# TEXTE SOURCE
Elle doit être autorisée sur requête par le Président du tribunal de grande instance. Elle permet à un huissier de décrire les objets revêtus de la marque arguée de contrefaçon et de saisir réellement des échantillons et voire le stock des produits argués de contrefaçon de marque. Cette saisie réelle peut porter sur les matériels et instruments utilisés pour fabriquer ou distribuer ou fournir les services prétendument contrefaisants.

L’existence d’un fondement propre au droit des marques quant aux demandes de blocage adressées aux fournisseurs d’accès à internet n’impose pas d’écarter le fondement issu de la loi pour la confiance dans l’économie numérique. Tel est l’enseignement de l’ordonnance de référé rendue le 8 janvier 2020 par le Tribunal judiciaire de Paris.

Dans sa rédaction antérieure à l’ordonnance n° 2019-1169 du 13 novembre 2019, l’article L. 711-1 du Code de la propriété intellectuelle définit la marque de fabrique, de commerce ou de service comme un signe susceptible de représentation graphique servant à identifier les produits ou services d’une personne physique ou morale (Code de la propriété intellectuelle art. L. 711-1, anc.).

Avec la directive 2015/2436 du 16 décembre 2015 rapprochant les législations des États membres sur les marques, et le règlement 2015/2424 du 16 décembre 2015, le critère de la représentation graphique disparaît, changeant la définition de la marque (Dir. (UE) 2015/2436 du Parlement européen et du Conseil 16 déc. 2015Règl. (UE) 2015/2424 du Parlement et du Conseil, 16 déc. 2015).

# Liste des données
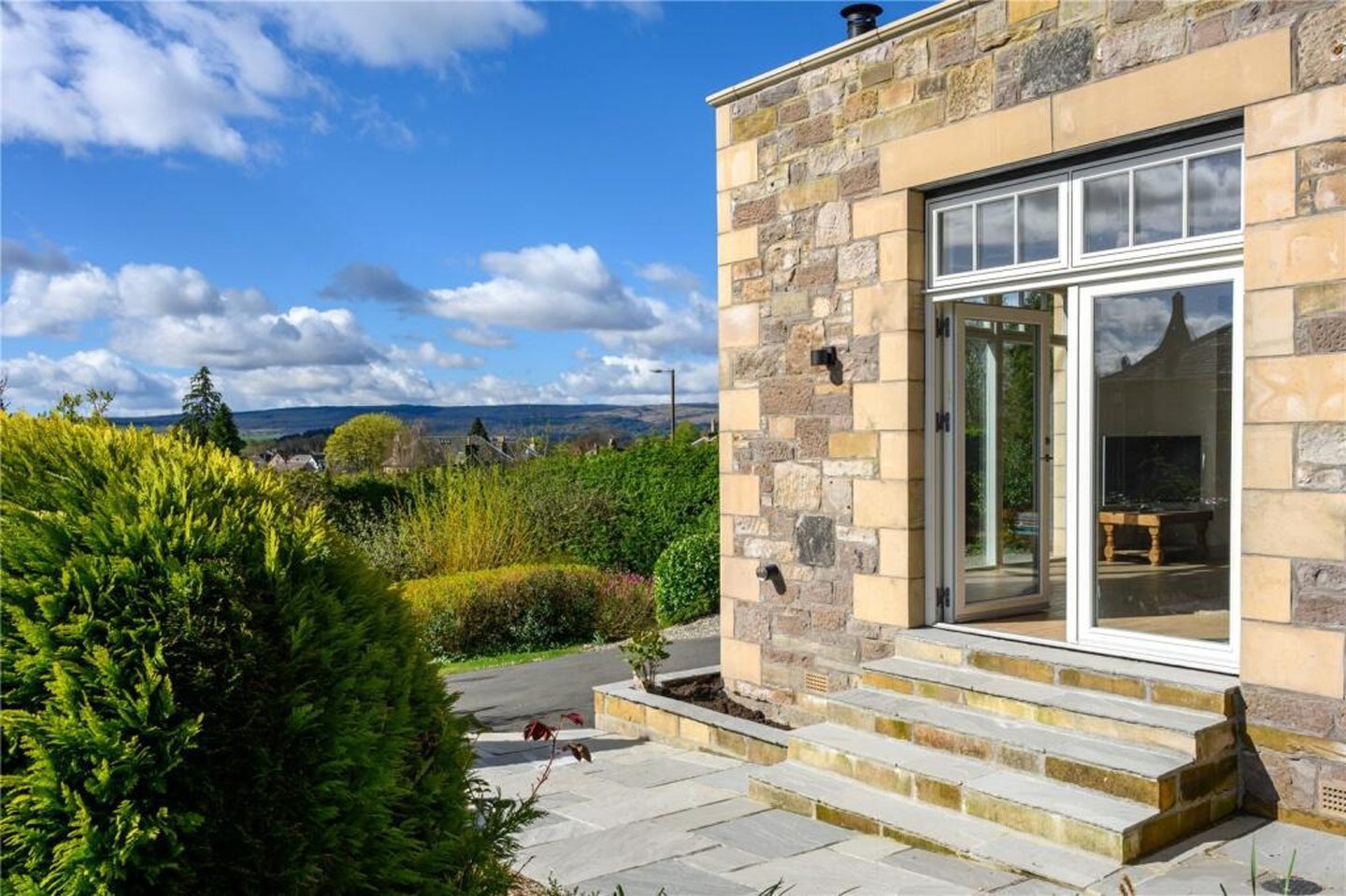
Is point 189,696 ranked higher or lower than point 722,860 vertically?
higher

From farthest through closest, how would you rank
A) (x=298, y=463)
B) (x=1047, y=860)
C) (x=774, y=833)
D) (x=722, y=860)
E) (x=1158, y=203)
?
(x=298, y=463), (x=1158, y=203), (x=774, y=833), (x=722, y=860), (x=1047, y=860)

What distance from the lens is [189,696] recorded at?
2.03 m

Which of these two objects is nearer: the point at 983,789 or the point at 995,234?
the point at 983,789

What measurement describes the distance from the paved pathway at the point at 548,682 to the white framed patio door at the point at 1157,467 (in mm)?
3627

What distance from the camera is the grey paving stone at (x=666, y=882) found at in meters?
4.07

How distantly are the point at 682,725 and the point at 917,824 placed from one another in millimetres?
2067

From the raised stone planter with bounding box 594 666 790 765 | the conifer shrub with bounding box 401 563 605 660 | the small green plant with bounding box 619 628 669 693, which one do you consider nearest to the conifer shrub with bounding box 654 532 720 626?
the conifer shrub with bounding box 401 563 605 660

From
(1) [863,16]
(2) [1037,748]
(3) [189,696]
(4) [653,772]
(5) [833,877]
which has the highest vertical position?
(1) [863,16]

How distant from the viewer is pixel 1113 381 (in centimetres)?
530

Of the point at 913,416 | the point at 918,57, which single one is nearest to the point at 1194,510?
the point at 913,416

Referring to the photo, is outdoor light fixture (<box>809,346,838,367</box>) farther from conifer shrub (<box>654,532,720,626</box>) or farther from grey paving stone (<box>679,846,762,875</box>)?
conifer shrub (<box>654,532,720,626</box>)

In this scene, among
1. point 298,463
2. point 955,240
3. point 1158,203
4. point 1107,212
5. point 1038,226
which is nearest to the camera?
point 1158,203

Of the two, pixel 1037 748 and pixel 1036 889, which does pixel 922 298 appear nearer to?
pixel 1037 748

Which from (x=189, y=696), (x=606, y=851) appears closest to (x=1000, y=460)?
(x=606, y=851)
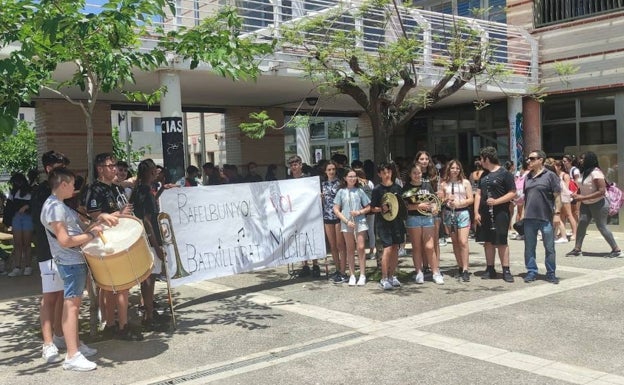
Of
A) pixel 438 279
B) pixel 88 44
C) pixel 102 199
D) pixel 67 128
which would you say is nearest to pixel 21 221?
pixel 67 128

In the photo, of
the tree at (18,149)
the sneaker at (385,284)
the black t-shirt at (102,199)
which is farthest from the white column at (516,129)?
the tree at (18,149)

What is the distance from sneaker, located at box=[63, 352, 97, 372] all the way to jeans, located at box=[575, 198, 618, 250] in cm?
822

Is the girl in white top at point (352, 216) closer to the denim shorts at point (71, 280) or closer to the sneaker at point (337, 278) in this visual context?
the sneaker at point (337, 278)

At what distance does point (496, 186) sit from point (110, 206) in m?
4.89

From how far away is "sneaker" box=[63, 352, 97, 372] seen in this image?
5.09m

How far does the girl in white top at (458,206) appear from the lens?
818cm

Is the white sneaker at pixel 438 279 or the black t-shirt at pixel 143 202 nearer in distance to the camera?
the black t-shirt at pixel 143 202

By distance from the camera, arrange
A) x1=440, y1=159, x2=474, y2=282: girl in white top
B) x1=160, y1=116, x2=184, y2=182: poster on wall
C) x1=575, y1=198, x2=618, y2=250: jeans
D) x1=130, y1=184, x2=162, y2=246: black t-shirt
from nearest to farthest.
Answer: x1=130, y1=184, x2=162, y2=246: black t-shirt < x1=440, y1=159, x2=474, y2=282: girl in white top < x1=575, y1=198, x2=618, y2=250: jeans < x1=160, y1=116, x2=184, y2=182: poster on wall

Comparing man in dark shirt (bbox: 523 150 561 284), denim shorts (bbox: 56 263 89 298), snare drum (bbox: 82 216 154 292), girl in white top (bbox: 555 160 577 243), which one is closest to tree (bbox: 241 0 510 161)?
man in dark shirt (bbox: 523 150 561 284)

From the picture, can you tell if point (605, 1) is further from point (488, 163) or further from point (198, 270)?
point (198, 270)

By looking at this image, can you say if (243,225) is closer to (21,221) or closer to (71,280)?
(71,280)

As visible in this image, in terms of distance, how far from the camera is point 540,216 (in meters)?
8.04

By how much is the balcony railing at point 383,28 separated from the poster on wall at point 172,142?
1.43 m

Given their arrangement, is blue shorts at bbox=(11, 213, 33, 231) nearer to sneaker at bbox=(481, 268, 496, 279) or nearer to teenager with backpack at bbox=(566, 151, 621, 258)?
sneaker at bbox=(481, 268, 496, 279)
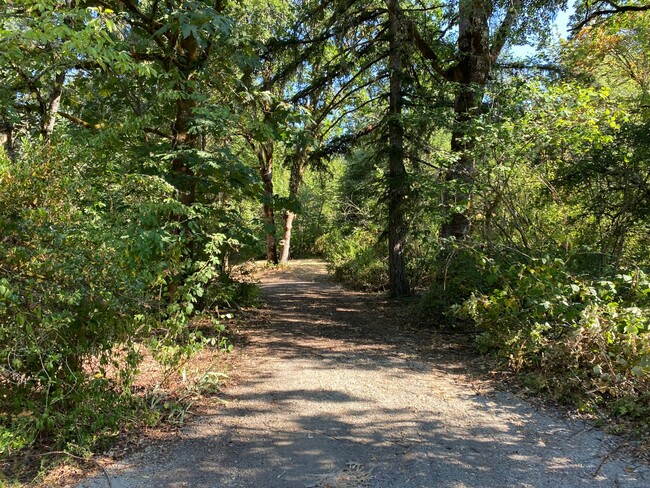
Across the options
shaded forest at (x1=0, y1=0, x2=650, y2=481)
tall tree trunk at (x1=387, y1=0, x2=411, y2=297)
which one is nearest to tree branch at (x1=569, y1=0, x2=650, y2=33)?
shaded forest at (x1=0, y1=0, x2=650, y2=481)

# TÂCHES À RÉALISER
1 – Relevez toutes les dates distinctes citées dans le texte sur le droit des marques.
2 – Mettez à jour le passage du texte sur le droit des marques situé entre « Elle doit être » et « services prétendument contrefaisants. », bornes comprises, en remplaçant « huissier » par « commissaire de justice ».
3 – Prolongez le texte sur le droit des marques au-delà de sa dernière phrase.

# RÉPONSES PROPOSÉES
1 – 8 janvier 2020 ; 13 novembre 2019 ; 16 décembre 2015

2 –
Elle doit être autorisée sur requête par le Président du tribunal de grande instance. Elle permet à un commissaire de justice de décrire les objets revêtus de la marque arguée de contrefaçon et de saisir réellement des échantillons et voire le stock des produits argués de contrefaçon de marque. Cette saisie réelle peut porter sur les matériels et instruments utilisés pour fabriquer ou distribuer ou fournir les services prétendument contrefaisants.

3 –
L’article 4 du règlement (UE) n° 2017/1001 du Parlement européen et du Conseil du 14 juin 2017 sur la marque de l’Union européenne (qui remplace le Règlement (UE) 2015/2424 précité) reprend cette modification et précise que peuvent constituer des marques tous les signes propres à distinguer les produits ou les services d’une entreprise de ceux d’autres entreprises et pouvant être représentés dans le registre des marques de l’Union européenne « d’une manière qui permette aux autorités compétentes et au public de déterminer précisément et clairement l’objet bénéficiant de la protection conférée à leurs titulaires » (Règl. n° (UE) 2017/1001 du Parlement européen et du Conseil 14 juin 2017, art. 4 : JOUE n° L 154, 16 juin 2017).

Ces changements ont été pris en compte dans la loi française par l’adoption de l’ordonnance n° 2019-1169 du 13 novembre 2019, prise en application de l’article 211 de la loi Pacte, qui transpose ces textes du « paquet marques » (Ord. n° 2019-1169, 13 novembre 2019 : JO, 14 nov.) (L. n° 2019-486, 22 mai 2019 : JO, 23 mai, art. 201).

À compter de son entrée en vigueur, l’article L. 711-1 du Code de la propriété intellectuelle précité disposera que : « la marque de produits ou de services est un signe servant à distinguer les produits ou services d’une personne physique ou morale de ceux d’autres personnes physiques ou morales. Ce signe doit pouvoir être représenté dans le Registre national des marques de manière à permettre à toute personne de déterminer précisément et clairement l’objet de la protection conférée à son titulaire. » (Code de la propriété intellectuelle, art. L. 711-1, mod. par Ord. n° 2019-1169, 13 nov. 2019) .

Les dispositions de l’article L. 713-2 du Code de la propriété intellectuelle interdisent « l’usage dans la vie des affaires pour des produits ou des services :  1° D’un signe identique à la marque et utilisé pour des produits ou des services identiques à ceux pour lesquels la marque est enregistrée ; 2° D’un signe identique ou similaire à la marque et utilisé pour des produits ou des services identiques ou similaires à ceux pour lesquels la marque est enregistrée, s’il existe, dans l’esprit du public, un risque de confusion incluant le risque d’association du signe avec la marque. »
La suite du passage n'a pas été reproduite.